Page text:
## START

Deep Blue? Meet Deep Copper. IBM will unveil a new generation of supercomputers it says offers a major performance increase by using IBM Power3 processors with copper interconnect technology.
Called RS/6000 SP, the new supercomputer will offer up to 20 percent greater performance than its predecessor, according to IBM. IBM's supercomputers, which are generally very large and very expensive, tackle computing tasks that require enormous amounts of data by breaking up the data into smaller pieces and processing it in parallel on a number of nodes. The new RS/6000 SP will have up to 144 nodes and 1,152 375MHz Power3-II chips. Each node will cost about $46,000 (£28,000).
While consumers won't purchase the new supercomputers, which will be used by researchers in health care or by scientists working to predict weather patterns, they may benefit from them indirectly.
Homer Walker, a professor and head of Worcester Polytechnic Institute's Mathematical Sciences department, says the college is going to use an RS/6000 SP to study topics as diverse as highway safety, arterial blood flow in humans and combustion.
Walker, as part of a joint project between WPI, the University of Utah and the Centre for Simulation of Accidental Fires and Explosions, a US Department of Energy-funded organisation, will use the machine to model combustion. The RS/6000 SP will be used to look at "how (fires) proceed and how they may go to catastrophic stages," he said.
Not only will the copper technology used in the RS/6000 SP supercomputer benefit researchers, it's working its way into mainstream products that are available to consumers.
"The fundamental thing copper does ... is allow the (processor) to run at a much higher clock frequency," said Dean McCarron, principal analyst at Mercury Research. "Copper is no longer as exotic as it was, but it is still cutting-edge."
Copper-based PowerPC processors manufactured by IBM are used, for example, in Apple Computer's Macintosh computers and iBook portable. IBM officials said a copper-based PowerPC chip will also power a forthcoming game console from Nintendo.
Put simply, copper is a more efficient conductor than aluminum, making it useful in processors because it allows for smaller, thinner interconnects. Interconnects are tiny pieces of wire that connect transistors inside a processor. Smaller interconnects make for smaller, higher-performance chips because chip makers can pack more transistors into a smaller space. Copper's properties also make it more power-efficient than aluminum.

## END

Extracted listing:
## START

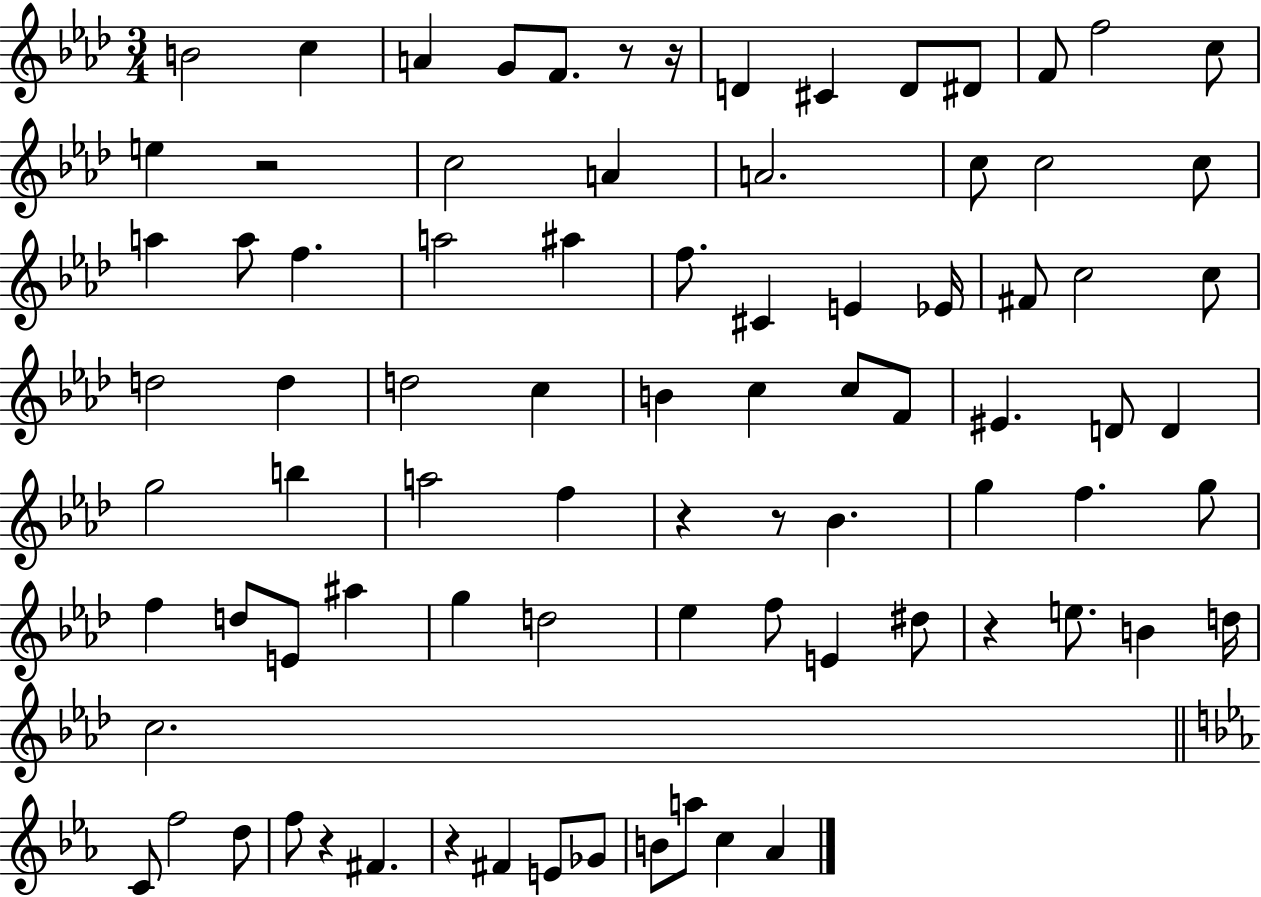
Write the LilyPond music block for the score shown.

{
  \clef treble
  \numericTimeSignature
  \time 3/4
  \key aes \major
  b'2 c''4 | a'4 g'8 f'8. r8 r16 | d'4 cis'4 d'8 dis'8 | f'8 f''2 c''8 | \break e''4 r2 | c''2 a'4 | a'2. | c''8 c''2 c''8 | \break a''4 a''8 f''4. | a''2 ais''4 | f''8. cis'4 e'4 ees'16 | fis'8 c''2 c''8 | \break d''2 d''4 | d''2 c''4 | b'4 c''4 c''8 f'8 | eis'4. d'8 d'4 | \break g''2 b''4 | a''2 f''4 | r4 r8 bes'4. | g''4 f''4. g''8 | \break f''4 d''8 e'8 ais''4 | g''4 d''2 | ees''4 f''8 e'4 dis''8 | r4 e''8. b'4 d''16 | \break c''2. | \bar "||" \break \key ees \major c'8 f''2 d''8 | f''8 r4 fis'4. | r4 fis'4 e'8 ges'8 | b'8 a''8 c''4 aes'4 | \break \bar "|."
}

## END

Stated goal: From the article on IBM's copper-based supercomputer, extract the stretch from "Not only will" through "console from Nintendo.", word for word. The listing comes from a separate source, not from the article on IBM's copper-based supercomputer.

Final result:
Not only will the copper technology used in the RS/6000 SP supercomputer benefit researchers, it's working its way into mainstream products that are available to consumers.
"The fundamental thing copper does ... is allow the (processor) to run at a much higher clock frequency," said Dean McCarron, principal analyst at Mercury Research. "Copper is no longer as exotic as it was, but it is still cutting-edge."
Copper-based PowerPC processors manufactured by IBM are used, for example, in Apple Computer's Macintosh computers and iBook portable. IBM officials said a copper-based PowerPC chip will also power a forthcoming game console from Nintendo.